Passport to Peril by Robert B Parker
Tarot Card Book Mark: The Whip
Hard Case Crime book
First off, this is not the same Robert B Parker who writes the Spenser books. A tale of espionage set in 50s Budapest. A fun and smooth read. American John Stoddard buys a forged passport to travel to Budapest so he can look for his brother who has been missing since the war. He quickly finds himself in the middle of a the delivery of a list of people that several parties are interested in. There is a bit of James Bond, but a whole lot more of the classic outsider sucked into something he has no interest in plot. There are a couple of solid action set pieces, and some torture (not described). All in all this was classic pulp read and another worthy entry in the Hard Case Line.

Blood is a Rover by James Ellroy
Tarot Card Book Mark: The Gold
I am still reading this one, so I am going to with hold comment.

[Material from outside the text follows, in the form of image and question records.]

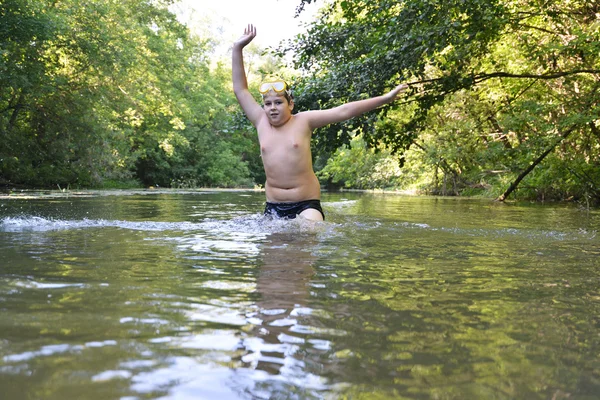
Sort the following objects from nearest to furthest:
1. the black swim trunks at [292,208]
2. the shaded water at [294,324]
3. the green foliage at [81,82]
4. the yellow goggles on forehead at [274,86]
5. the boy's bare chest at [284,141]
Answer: the shaded water at [294,324]
the yellow goggles on forehead at [274,86]
the boy's bare chest at [284,141]
the black swim trunks at [292,208]
the green foliage at [81,82]

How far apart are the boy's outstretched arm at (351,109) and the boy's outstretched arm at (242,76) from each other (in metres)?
0.63

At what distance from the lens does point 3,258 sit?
362 centimetres

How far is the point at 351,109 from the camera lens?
231 inches

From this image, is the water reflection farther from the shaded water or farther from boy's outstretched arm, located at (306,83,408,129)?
boy's outstretched arm, located at (306,83,408,129)

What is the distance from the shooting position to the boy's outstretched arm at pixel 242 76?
605 centimetres

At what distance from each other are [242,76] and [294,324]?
457 centimetres

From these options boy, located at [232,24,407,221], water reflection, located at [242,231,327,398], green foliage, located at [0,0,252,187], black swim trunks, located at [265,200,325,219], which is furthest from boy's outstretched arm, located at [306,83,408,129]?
green foliage, located at [0,0,252,187]

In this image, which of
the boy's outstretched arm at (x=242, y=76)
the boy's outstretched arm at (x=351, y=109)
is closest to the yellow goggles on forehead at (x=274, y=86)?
the boy's outstretched arm at (x=242, y=76)

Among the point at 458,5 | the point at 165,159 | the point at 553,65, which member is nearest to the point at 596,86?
the point at 553,65

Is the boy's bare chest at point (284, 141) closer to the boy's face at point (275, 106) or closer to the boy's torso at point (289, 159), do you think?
the boy's torso at point (289, 159)

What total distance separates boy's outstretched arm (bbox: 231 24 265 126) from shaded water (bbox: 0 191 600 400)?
2480mm

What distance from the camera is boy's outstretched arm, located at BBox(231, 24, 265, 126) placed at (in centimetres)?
605

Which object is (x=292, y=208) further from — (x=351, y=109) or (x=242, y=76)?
(x=242, y=76)

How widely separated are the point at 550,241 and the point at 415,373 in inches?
165
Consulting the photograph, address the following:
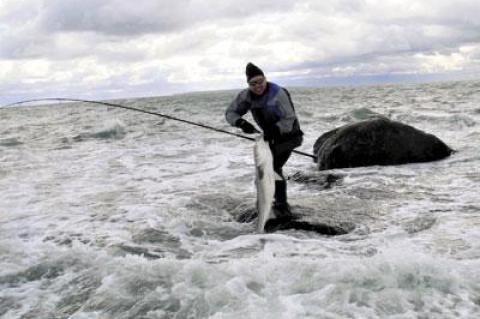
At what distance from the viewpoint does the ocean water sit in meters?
5.00

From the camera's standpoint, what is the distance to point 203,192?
10.6 m

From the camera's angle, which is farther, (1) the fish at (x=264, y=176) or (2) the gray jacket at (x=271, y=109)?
(2) the gray jacket at (x=271, y=109)

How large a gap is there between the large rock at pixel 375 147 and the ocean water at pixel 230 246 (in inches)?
16.1

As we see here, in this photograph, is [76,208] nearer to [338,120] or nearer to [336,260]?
[336,260]

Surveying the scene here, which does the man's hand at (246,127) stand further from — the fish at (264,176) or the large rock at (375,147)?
the large rock at (375,147)

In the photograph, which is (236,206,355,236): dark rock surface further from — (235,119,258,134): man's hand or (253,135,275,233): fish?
(235,119,258,134): man's hand

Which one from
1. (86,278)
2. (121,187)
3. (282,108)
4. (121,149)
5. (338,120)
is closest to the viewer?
(86,278)

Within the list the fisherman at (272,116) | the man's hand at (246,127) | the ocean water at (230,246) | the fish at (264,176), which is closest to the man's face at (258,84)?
the fisherman at (272,116)

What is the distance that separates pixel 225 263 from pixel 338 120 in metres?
21.5

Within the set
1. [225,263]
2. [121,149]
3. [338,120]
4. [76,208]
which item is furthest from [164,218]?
[338,120]

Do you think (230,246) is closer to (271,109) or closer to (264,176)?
(264,176)

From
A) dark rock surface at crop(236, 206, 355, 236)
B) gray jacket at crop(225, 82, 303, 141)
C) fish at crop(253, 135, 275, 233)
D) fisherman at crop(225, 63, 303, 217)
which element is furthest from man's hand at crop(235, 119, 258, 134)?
dark rock surface at crop(236, 206, 355, 236)

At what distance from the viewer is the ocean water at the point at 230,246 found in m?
5.00

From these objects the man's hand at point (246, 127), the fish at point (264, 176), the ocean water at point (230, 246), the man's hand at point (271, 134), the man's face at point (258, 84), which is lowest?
the ocean water at point (230, 246)
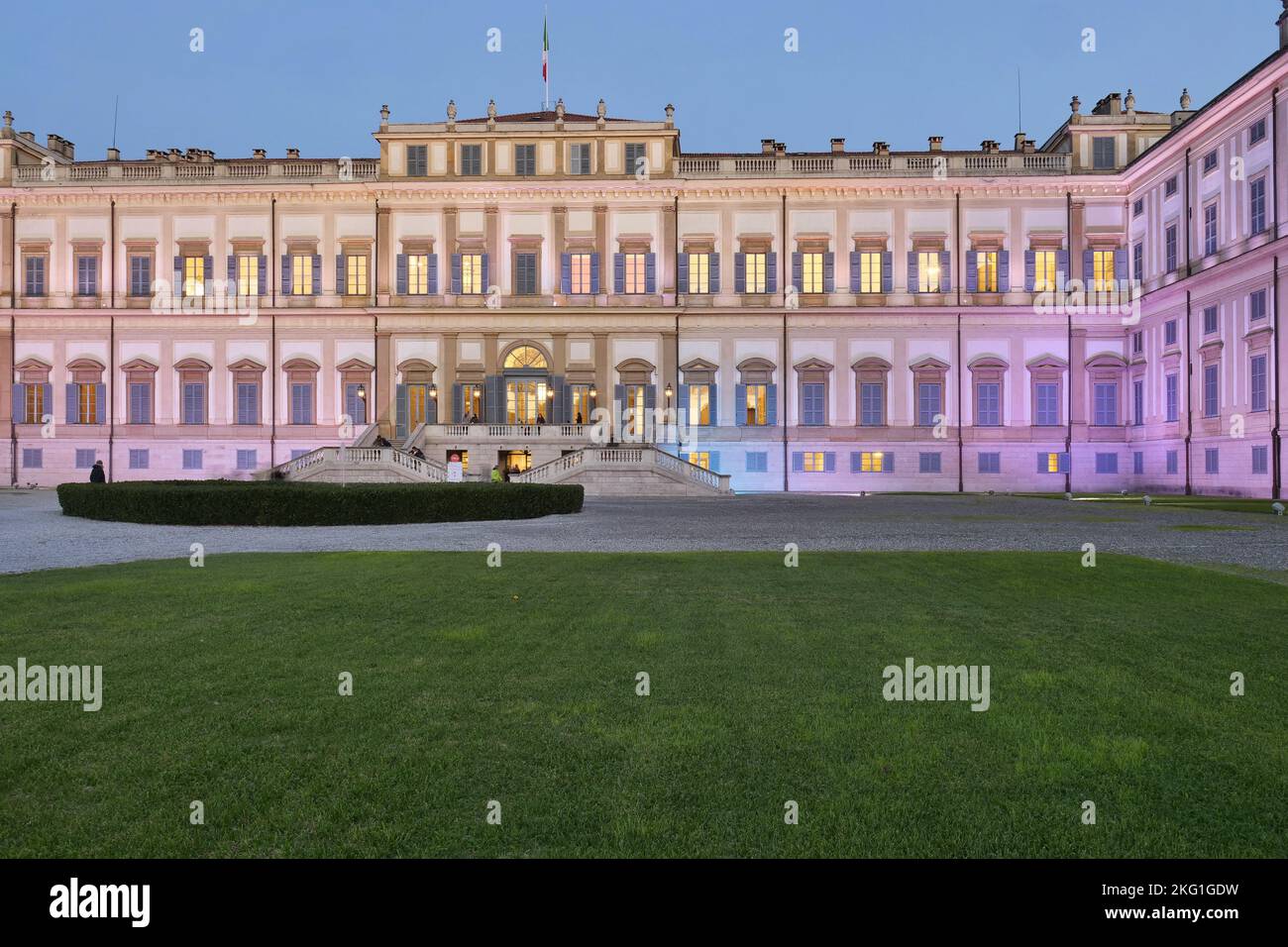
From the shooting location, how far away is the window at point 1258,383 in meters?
32.4

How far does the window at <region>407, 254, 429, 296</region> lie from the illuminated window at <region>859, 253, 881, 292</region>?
2143 cm

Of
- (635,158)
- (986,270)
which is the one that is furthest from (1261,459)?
(635,158)

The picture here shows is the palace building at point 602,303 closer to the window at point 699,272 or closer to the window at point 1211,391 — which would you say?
the window at point 699,272

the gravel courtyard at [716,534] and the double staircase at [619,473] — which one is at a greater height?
the double staircase at [619,473]

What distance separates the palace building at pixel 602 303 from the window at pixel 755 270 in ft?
0.36

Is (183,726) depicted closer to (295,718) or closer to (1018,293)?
(295,718)

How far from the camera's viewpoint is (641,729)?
15.6 feet

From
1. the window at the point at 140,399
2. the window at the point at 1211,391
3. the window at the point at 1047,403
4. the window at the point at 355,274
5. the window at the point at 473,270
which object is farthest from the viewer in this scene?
the window at the point at 140,399

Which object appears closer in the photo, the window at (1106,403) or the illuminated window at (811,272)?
the window at (1106,403)

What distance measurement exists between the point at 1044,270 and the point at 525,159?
2583cm

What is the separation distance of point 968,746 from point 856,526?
1569 cm

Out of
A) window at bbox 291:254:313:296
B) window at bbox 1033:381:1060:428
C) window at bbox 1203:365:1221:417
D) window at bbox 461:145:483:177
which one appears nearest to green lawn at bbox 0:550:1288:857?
window at bbox 1203:365:1221:417

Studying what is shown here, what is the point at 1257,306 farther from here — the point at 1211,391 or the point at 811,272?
the point at 811,272

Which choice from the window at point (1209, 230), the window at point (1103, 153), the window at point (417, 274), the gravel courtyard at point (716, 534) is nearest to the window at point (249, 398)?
the window at point (417, 274)
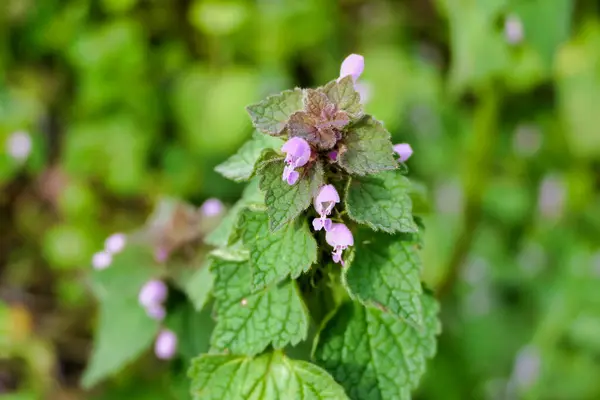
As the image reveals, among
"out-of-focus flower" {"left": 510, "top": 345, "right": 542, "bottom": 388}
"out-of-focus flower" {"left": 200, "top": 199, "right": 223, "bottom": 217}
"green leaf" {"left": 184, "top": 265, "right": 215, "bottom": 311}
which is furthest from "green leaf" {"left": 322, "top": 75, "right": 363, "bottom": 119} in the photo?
"out-of-focus flower" {"left": 510, "top": 345, "right": 542, "bottom": 388}

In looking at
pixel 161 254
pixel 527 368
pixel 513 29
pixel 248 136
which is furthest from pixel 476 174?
pixel 161 254

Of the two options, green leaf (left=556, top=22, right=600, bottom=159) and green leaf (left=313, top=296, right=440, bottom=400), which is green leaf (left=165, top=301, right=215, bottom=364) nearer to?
green leaf (left=313, top=296, right=440, bottom=400)

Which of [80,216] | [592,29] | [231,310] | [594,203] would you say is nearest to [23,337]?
[80,216]

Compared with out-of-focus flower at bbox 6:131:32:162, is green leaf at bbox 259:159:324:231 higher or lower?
lower

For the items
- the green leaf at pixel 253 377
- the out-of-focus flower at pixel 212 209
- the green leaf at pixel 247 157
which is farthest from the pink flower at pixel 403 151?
the out-of-focus flower at pixel 212 209

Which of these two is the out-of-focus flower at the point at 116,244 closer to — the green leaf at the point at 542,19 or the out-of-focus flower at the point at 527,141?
the green leaf at the point at 542,19

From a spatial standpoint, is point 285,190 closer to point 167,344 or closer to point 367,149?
point 367,149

The Mourner by Richard Stark
Tarot Card Book Mark: The Earth
This is the earliest Stark book that I have read that shows signs of where Westlake was going later on. In this book Parker gets sucked into a plot to steal a statue from the functionary of a fictional Eastern European country. Things of course go wrong, and touches of humor surface. I could see the seeds of The Hot Rock which reportedly started out as a Parker book. I like the book a lot, but really wanted more of the Parker heist stories that featured in the first four books of the Parker series.

Note:
Tarot Card Book Marks? I have a really lame deck of Tarot cards that I pulled off a free cart at the Friends of the Ann Arbor District Library sale a couple of months back, and I started using them as book marks for giggles mostly. I just pull a card at random from the deck, make note of it, and when I am done it goes in the discard pile. Sometimes the card ends up to have a relation to the book in questions, sometimes not.